Enrichment 1 begins Wednesday, September 7.
Enrichment 1 TK-8th Schedule Fall 2022 (not a live link yet)
Enrichment 1 TK-5th Grade Descriptions (not a live link yet)
Enrichment 1 6th-8th Grade Descriptions (not a live link yet)
Food Allergens and School:
The Centers for Disease Control and Prevention (CDC) estimates that 4-6% of children have food allergies that can lead to anaphylaxis–an acute allergic reaction that can be life-threatening. There are over 170 foods that can cause anaphylaxis. 90% of these foods are clustered in eight main food items: milk, eggs, fish, crustacean shellfish, wheat, soy, peanuts, and tree nuts. Peanuts and tree nuts are the cause of most emergency room visits due to anaphylaxis.

Record extracts
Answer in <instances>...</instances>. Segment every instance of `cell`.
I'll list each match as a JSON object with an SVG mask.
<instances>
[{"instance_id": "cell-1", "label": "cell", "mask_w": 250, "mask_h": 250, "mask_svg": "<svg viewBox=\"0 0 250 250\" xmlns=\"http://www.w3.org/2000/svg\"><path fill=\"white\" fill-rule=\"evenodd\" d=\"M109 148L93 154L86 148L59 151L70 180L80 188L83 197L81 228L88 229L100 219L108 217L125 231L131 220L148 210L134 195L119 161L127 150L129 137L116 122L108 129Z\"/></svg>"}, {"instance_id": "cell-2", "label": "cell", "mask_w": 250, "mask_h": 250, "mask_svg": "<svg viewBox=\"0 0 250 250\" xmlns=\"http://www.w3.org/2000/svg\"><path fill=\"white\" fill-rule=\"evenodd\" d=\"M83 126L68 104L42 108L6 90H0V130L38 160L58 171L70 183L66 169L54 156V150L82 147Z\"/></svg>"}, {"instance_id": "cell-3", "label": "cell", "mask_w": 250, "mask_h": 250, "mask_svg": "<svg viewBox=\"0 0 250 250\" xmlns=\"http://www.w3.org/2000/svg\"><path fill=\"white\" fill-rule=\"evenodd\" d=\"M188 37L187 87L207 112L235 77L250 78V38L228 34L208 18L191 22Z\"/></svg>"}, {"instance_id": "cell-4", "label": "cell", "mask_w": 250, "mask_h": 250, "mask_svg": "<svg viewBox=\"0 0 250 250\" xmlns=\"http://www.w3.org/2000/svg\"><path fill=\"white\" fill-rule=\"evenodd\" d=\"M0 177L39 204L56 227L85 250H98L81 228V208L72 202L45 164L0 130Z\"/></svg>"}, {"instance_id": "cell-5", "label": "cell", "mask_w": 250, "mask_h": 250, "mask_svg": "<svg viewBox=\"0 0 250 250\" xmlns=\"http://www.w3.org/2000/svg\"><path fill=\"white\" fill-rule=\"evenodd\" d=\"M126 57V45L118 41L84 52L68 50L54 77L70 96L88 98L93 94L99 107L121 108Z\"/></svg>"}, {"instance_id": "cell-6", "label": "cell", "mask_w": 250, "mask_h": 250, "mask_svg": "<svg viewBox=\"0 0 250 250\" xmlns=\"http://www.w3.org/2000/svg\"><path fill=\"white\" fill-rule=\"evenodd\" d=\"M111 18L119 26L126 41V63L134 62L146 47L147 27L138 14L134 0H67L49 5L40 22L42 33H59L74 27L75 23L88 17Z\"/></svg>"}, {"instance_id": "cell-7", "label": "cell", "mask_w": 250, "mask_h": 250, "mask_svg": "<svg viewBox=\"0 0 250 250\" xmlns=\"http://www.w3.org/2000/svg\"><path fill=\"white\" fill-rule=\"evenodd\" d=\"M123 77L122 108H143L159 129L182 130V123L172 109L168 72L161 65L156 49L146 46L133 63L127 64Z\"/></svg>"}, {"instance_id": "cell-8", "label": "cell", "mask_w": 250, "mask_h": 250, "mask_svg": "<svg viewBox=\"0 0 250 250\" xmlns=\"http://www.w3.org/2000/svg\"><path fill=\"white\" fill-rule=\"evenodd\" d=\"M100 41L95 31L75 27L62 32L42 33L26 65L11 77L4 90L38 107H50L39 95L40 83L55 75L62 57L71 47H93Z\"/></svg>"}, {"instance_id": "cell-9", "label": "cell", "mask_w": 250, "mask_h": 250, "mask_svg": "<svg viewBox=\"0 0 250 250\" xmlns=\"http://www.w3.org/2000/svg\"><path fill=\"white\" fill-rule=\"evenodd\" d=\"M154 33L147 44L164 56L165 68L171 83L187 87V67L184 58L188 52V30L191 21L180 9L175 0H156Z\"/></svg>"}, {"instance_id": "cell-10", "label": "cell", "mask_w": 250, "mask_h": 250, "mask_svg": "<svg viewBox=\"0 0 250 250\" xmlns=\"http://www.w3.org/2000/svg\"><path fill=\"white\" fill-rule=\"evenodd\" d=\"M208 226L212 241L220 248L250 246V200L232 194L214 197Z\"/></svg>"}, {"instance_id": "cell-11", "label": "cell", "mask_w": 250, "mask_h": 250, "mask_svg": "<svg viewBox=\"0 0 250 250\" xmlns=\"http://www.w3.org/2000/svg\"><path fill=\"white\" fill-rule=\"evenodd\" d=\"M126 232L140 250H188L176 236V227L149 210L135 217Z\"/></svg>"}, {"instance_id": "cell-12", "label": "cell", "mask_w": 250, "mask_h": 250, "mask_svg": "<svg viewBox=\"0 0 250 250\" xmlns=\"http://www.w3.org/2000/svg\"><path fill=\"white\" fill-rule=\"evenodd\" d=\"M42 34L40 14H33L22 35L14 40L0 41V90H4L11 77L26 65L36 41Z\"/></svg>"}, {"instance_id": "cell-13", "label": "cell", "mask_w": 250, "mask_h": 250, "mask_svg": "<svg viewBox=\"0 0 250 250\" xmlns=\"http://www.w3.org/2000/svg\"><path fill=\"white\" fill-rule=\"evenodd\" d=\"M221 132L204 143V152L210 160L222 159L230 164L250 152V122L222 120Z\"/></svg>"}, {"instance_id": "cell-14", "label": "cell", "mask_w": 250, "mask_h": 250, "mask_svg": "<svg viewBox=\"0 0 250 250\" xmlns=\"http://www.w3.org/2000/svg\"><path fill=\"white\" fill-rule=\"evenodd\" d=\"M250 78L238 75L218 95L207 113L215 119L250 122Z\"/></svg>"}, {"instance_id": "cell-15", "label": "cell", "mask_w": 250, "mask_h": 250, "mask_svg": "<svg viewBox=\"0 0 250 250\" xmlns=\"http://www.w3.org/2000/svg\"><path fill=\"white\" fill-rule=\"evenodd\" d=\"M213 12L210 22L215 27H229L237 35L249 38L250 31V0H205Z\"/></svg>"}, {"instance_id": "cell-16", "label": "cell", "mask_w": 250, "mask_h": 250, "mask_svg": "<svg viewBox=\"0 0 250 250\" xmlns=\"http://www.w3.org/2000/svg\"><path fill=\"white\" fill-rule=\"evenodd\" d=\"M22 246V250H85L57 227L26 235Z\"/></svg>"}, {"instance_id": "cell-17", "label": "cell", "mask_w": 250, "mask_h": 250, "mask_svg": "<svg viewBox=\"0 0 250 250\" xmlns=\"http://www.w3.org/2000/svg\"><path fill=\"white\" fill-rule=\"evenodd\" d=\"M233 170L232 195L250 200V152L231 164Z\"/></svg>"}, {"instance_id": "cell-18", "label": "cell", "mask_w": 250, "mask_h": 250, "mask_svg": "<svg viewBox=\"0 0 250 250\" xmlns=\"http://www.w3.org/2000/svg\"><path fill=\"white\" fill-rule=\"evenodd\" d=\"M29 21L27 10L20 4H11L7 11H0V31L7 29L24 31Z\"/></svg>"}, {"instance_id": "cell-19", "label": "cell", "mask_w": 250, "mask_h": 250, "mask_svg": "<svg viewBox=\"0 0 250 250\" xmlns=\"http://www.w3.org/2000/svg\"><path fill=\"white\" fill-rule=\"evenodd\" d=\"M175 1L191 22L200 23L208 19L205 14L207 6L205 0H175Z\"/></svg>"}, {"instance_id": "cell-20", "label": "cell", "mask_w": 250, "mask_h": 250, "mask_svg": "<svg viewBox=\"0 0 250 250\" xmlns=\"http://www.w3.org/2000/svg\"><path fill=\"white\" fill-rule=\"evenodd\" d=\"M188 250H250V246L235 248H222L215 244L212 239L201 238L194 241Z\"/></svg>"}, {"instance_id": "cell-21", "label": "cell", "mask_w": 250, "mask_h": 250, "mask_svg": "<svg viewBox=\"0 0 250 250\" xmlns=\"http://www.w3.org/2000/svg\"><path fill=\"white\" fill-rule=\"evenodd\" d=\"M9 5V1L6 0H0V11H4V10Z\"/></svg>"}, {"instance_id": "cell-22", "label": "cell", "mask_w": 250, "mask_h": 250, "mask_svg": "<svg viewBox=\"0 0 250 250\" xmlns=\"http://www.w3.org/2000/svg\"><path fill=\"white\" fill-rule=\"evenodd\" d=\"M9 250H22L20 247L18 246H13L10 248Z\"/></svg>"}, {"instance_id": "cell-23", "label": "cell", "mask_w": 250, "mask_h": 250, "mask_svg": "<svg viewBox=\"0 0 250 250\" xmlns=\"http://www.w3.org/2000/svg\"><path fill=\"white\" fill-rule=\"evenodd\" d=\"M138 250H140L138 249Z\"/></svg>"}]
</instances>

Work request A
Rewrite the part of the school notice that opens with the words containing "Enrichment 1 6th-8th" and closes with "due to anaphylaxis.", putting "eight major food groups" in place of "eight main food items".
Work request B
Extend the school notice on enrichment and food allergens by writing the passage that would come next after its final sentence.
The records are separate material and are not part of the school notice.

Expected answer A
Enrichment 1 6th-8th Grade Descriptions (not a live link yet)
Food Allergens and School:
The Centers for Disease Control and Prevention (CDC) estimates that 4-6% of children have food allergies that can lead to anaphylaxis–an acute allergic reaction that can be life-threatening. There are over 170 foods that can cause anaphylaxis. 90% of these foods are clustered in eight major food groups: milk, eggs, fish, crustacean shellfish, wheat, soy, peanuts, and tree nuts. Peanuts and tree nuts are the cause of most emergency room visits due to anaphylaxis.

Expected answer B
There are two main avenues that the food allergen takes into the child. One, the child eats something with the allergen in it. Sometimes the food allergen is obvious…peanut butter cookies are a no-no, but sometimes it is not obvious. Snickerdoodles do not have peanuts in them, but if they were cooked on a pan with peanut residue on it, the snickerdoodles are now a vehicle for the allergen. Two, the child touches the food allergen and then transfers the allergen to their mouth. This can happen with something as simple as one child eating peanut butter touches the table and leaves a tiny smear. The child with the allergy unknowingly touches the smear and touches their own food.
If we follow the guidelines below, we can minimize the risk of an anaphylactic reaction for any of our children. By the way, 25% of the emergency room visits for anaphylaxis are for children who do not have a diagnosed food allergy. So, these guidelines might help us all.
- Wash our hands with soap and water before and after any meal or snack. Hand sanitizer does not eliminate food allergens.
- Consider snacks and meals that do not contain food allergens, especially peanuts and tree nuts.
- Do not share our food.
Within the classrooms, we will wipe down the tables before classes start. We will also designate some allergen-free tables. The CDC states that it is impossible to guarantee an allergen-free school, but we can certainly minimize the risk.